Журнал Русская жизнь - Девяностые (июль 2008)
Давно уже, ступая на московский квадратный метр, слышишь не треск паркета, а шелест купюр.
Стройка
Беспрецедентное решение - под давлением общественности вице-губернатор Санкт-Петербурга наложил запрет на строительство жилого комплекса в сквере Подводников в районе Полюстрово. Особенная прелесть ситуации в том, что в данном случае строители действовали по закону - согласно Генеральному плану развития Санкт-Петербурга, эта территория предназначалась под средне- и многоэтажную застройку; кроме того, основная часть квартир предназначалась для работников ФСБ. Уж против такого лома разве есть прием? - а вот, однако же!
Жители окрестностей митинговали и пикетировали, устраивали ночные дежурства, становились в живую цепь и даже «зашиповали деревья» - вбили в них гвозди, чтобы сделать их недоступными бензопиле. И губернские власти дрогнули - подписали запрет.
Вывод, как ни странно, совсем не оптимистический: гражданская правота срабатывает лишь в противостоянии с легитимным противником. Законопослушность может быть расценена как прямой путь к поражению, а вот наглого, облого, беспаспортного захватчика прижучить по-прежнему невозможно, за ним стоят механизмы большой иррациональной мощности, другие силы, совсем другая власть.
Пролетариат
Бывший вице-премьер и министр экономики, ныне - заместитель гендиректора «Русского алюминия» Александр Лифшиц поделился своими тревогами на радио «Эхо Москвы». Нынче у него воспалился пролетариат. Во-первых, Лифшиц выразил чрезвычайное неудовольствие ростом благосостояния рабочих: «Вот человеку добавили 100 рублей, - 33 рубля он заработал, - он стал лучше, больше работать. А остальная часть, две трети, по сути, это не зарплата, а компенсация от инфляции. Он ее не заработал, понимаете?» Во-вторых, призвал власти проявить бдительность в отношении профсоюзов - туда приходят грамотные молодые люди (якобинцы! карборнарии!). И, в-третьих, поведал, что в рабочей среде минимум каждый пятый - бывший зек. «Зачастую они живут компактно, то есть это нормальный гражданин, но он прошел эту школу, прошел лагерь. И его племянник-милиционер в этом городе, где он работает, а друг детства - прокурор. И что вы с ними сделаете, если они начнут?» Антипопулист Лифшиц озвучил два пожелания: не развращать рабочих «незаработанным» (то есть не индексировать зарплату в условиях инфляции) и, с другой стороны, ужесточать законодательство о забастовках. И несколько раз предложил властям «присмотреться» к смутьянствующим профсоюзам.

** ИСХОДНЫЕ ДАННЫЕ **
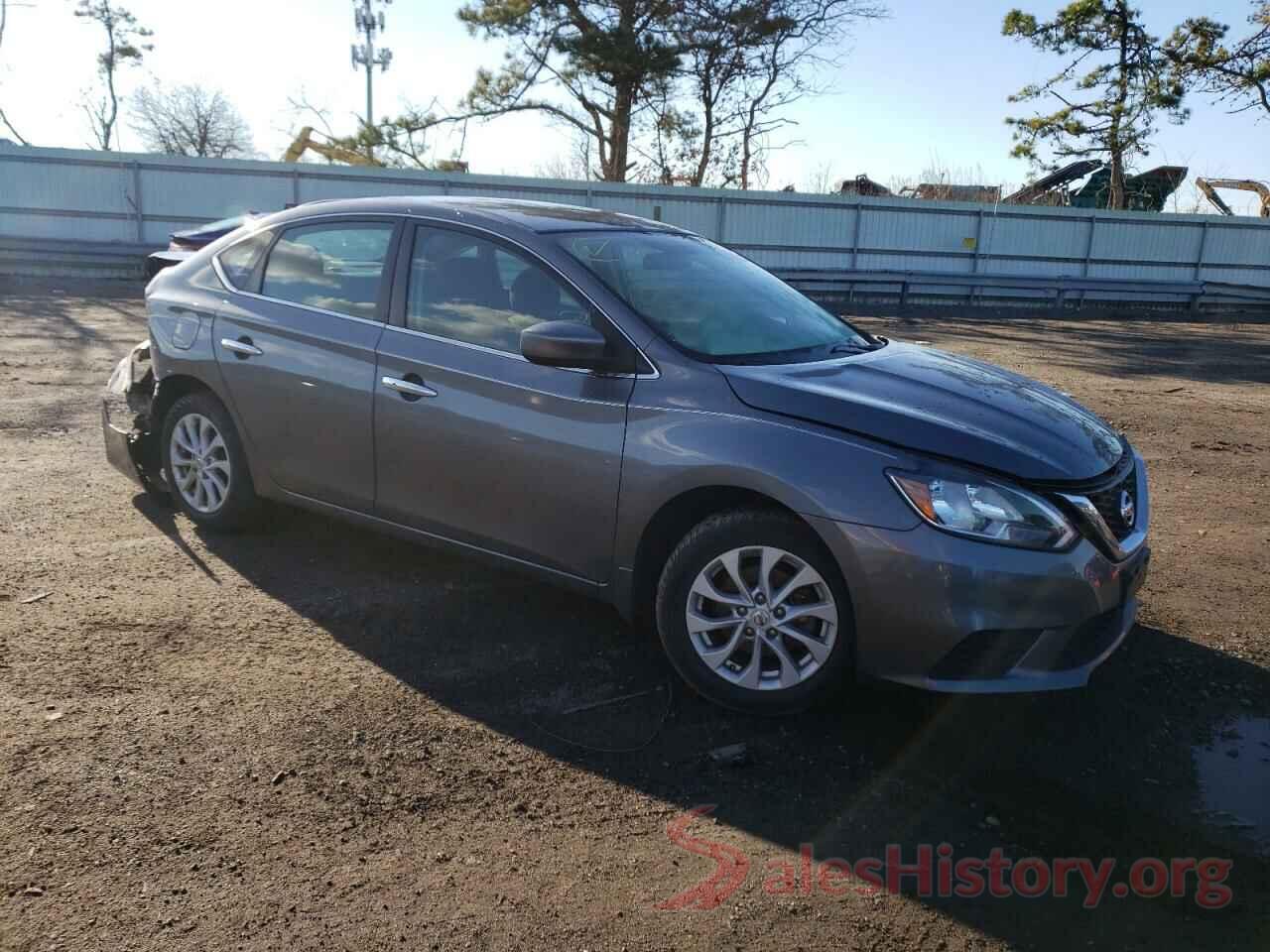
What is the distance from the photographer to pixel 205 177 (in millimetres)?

** ЗАДАНИЯ **
1. Ответьте на вопросы по фрагменту из журнала «Русская жизнь»:
(a) В каком сквере вице-губернатор Санкт-Петербурга запретил строить жилой комплекс?
(b) Что жители окрестностей сделали с деревьями, чтобы их не спилили?
(c) Какая доля рабочих, по словам Лифшица, — бывшие заключенные?
2. Подхватите фрагмент из журнала «Русская жизнь» и напишите продолжение, начиная сразу после его последней фразы.

** ОТВЕТЫ ПО ПОРЯДКУ **
1.
(a) В сквере Подводников в районе Полюстрово.
(b) Вбили в них гвозди.
(c) Минимум каждый пятый.

2.
Зря знатный экономист публично предался своей страсти к арифметике. Страсть ведь заразительна. Лифшиц подсчитал, что в среде рабочих каждый пятый бывший зэк, а другой кто-нибудь в ответ возьмется считать, сколько потенциальных, будущих зэков в среде топ-менеджеров или собственников. Многие ли из них ни разу в жизни не давали отката или взятки? Уж лучше не считать. Неприятное выйдет уравнение, невыгодное для Лифшица. И вообще: стоит ли так беспокоиться из-за больших денег рабочих? Их заработки на круг по-прежнему невелики, и если в добывающих отраслях зарплата уже приближается к зарплате заурядного московского клерка, то общая средняя в промышленности должна подняться до 600 долларов только в следующем году. Протестный потенциал пролетариата тоже не назовешь высоким. Забастовки случаются нечасто, и по большей части к ним вынуждает полный беспредел со стороны администрации или собственников предприятий, нарушение всех мыслимых кодексов - от Трудового до Уголовного. Лифшиц все это знает прекрасно и без нас, гораздо интереснее понять, какие общественные моды и погоды сделали возможным возвращение к риторике социал-расистского людоедства. Если незамысловатая капиталистическая надоба - подрезать соцпакет, попридушить независимый профсоюз, подрисовать закон - будет оформляться публичными социально-антропологическими характеристиками - демоны классовой борьбы ждать себя не заставят.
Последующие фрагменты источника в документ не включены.